When data violates normality assumptions or is ordinal, use non-parametric tests.

# Wilcoxon rank-sum test (Mann-Whitney U)
# Alternative to independent samples t-test
wilcox.test(group_a, group_b)

# Wilcoxon signed-rank test
# Alternative to paired t-test
wilcox.test(before, after, paired = TRUE)

# Example with clearly non-normal data
skewed_a <- rexp(30, rate = 0.1)
skewed_b <- rexp(30, rate = 0.15)

# Compare parametric vs non-parametric
t.test(skewed_a, skewed_b)
wilcox.test(skewed_a, skewed_b)

Power Analysis and Sample Size

Determine required sample size before collecting data to ensure adequate statistical power (typically 80%).

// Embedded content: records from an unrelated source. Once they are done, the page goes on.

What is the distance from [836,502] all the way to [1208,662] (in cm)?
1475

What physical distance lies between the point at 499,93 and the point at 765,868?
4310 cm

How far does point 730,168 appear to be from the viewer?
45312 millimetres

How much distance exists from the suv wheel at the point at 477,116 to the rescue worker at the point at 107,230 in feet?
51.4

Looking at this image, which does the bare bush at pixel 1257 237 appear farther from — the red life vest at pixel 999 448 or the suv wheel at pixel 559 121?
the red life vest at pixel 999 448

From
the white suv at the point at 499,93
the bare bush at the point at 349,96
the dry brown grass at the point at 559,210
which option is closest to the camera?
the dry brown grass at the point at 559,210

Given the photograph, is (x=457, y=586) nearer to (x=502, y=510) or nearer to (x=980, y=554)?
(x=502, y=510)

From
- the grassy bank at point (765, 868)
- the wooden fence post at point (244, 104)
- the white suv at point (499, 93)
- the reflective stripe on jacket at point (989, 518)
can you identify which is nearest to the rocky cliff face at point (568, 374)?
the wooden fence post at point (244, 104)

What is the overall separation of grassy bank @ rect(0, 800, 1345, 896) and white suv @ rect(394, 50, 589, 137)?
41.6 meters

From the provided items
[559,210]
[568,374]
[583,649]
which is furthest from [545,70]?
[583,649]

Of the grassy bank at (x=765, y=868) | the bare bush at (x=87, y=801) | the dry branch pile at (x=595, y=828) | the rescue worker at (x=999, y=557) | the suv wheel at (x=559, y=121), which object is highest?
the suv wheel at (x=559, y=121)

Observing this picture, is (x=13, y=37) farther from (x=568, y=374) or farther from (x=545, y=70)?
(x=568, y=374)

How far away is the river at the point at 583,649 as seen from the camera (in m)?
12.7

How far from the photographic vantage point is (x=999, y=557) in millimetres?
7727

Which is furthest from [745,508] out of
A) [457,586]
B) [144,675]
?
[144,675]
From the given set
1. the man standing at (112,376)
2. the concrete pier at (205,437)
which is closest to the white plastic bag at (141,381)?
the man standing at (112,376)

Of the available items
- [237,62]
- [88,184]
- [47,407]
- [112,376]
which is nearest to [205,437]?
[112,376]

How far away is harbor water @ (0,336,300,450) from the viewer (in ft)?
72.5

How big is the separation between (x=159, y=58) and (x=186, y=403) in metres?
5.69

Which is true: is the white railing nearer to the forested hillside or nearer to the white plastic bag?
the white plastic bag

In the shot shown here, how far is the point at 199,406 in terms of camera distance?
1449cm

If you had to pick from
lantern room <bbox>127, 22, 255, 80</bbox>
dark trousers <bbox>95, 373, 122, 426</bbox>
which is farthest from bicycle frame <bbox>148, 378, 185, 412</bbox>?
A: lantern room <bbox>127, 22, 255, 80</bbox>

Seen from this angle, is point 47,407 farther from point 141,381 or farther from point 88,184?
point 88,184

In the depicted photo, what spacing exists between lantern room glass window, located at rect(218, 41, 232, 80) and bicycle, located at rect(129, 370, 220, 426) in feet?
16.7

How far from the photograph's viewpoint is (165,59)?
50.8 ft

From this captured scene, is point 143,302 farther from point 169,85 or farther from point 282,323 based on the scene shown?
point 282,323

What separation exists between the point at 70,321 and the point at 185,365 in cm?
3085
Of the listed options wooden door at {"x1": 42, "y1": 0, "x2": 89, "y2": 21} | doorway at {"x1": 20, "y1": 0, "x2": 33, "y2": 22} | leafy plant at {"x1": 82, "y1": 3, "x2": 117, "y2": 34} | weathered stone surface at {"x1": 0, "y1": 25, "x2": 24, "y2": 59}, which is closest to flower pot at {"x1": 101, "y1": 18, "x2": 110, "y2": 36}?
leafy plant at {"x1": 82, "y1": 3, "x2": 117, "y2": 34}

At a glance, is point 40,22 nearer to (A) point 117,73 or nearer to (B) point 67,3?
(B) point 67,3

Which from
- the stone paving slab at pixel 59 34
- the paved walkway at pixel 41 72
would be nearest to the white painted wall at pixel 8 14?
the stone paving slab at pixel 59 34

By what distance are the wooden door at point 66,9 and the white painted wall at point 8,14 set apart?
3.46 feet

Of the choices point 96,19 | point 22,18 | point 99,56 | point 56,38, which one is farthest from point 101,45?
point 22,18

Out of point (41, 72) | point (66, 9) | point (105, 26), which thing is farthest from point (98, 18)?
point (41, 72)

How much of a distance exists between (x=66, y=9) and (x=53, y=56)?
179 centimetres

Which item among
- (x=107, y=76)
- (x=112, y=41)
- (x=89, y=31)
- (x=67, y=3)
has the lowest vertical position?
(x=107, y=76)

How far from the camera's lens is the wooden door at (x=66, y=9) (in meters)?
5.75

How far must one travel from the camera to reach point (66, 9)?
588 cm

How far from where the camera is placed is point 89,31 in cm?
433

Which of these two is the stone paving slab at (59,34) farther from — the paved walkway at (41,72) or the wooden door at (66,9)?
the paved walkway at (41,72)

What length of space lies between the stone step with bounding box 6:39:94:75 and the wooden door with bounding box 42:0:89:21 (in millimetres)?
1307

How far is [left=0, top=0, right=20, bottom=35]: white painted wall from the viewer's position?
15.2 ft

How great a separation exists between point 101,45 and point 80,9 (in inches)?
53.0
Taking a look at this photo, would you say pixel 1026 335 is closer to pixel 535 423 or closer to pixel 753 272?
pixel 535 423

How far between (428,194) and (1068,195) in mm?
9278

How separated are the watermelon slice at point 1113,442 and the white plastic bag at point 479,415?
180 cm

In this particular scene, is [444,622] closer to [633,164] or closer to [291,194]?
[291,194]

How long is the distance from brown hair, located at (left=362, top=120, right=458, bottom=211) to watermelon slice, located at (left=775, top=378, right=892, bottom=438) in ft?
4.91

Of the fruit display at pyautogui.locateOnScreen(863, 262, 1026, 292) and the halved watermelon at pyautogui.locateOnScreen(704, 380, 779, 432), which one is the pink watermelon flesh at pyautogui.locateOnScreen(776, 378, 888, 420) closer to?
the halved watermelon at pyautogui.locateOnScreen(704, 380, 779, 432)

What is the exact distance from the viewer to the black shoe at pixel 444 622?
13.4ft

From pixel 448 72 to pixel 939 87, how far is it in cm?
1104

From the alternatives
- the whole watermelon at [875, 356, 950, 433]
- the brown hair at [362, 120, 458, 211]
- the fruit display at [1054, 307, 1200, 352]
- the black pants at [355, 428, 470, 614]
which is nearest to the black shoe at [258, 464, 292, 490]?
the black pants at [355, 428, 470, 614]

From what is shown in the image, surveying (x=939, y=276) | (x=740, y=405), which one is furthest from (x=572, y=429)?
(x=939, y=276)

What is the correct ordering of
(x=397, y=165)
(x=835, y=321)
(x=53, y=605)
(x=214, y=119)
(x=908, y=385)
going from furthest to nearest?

# Install if needed: install.packages("pwr")
library(pwr)

# Power analysis for t-test
# Effect size: Cohen's d = (mean1 - mean2) / pooled_sd
# Small = 0.2, Medium = 0.5, Large = 0.8

power_result <- pwr.t.test(
  d = 0.5,           # medium effect size
  sig.level = 0.05,  # alpha
  power = 0.80,      # desired power
  type = "two.sample"
)
print(power_result)

# Calculate power for existing study
pwr.t.test(
  n = 30,
  d = 0.5,
  sig.level = 0.05,
  type = "two.sample"
)

# Chi-square power analysis
pwr.chisq.test(
  w = 0.3,           # effect size
  df = 1,            # degrees of freedom
  sig.level = 0.05,
  power = 0.80
)

Practical Workflow

Combine these concepts into a systematic testing workflow:

hypothesis_test_workflow <- function(data, group_var, value_var, alpha = 0.05) {
  # Check normality
  groups <- unique(data[[group_var]])
  normality_ok <- all(sapply(groups, function(g) {
    subset_data <- data[data[[group_var]] == g, value_var]
    shapiro.test(subset_data)$p.value > 0.05
  }))
  
  # Choose appropriate test
  if (length(groups) == 2) {
    if (normality_ok) {
      test <- t.test(as.formula(paste(value_var, "~", group_var)), data = data)
      method <- "t-test"
    } else {
      test <- wilcox.test(as.formula(paste(value_var, "~", group_var)), data = data)
      method <- "Wilcoxon test"
    }
  } else {
    if (normality_ok) {
      test <- aov(as.formula(paste(value_var, "~", group_var)), data = data)
      method <- "ANOVA"
    } else {
      test <- kruskal.test(as.formula(paste(value_var, "~", group_var)), data = data)
      method <- "Kruskal-Wallis test"
    }
  }
  
  list(method = method, result = test, normality_ok = normality_ok)
}

# Example usage
result <- hypothesis_test_workflow(df, "groups", "values")
print(result$method)
print(result$result)

This workflow automates test selection based on data characteristics, ensuring appropriate statistical methods for your analysis context.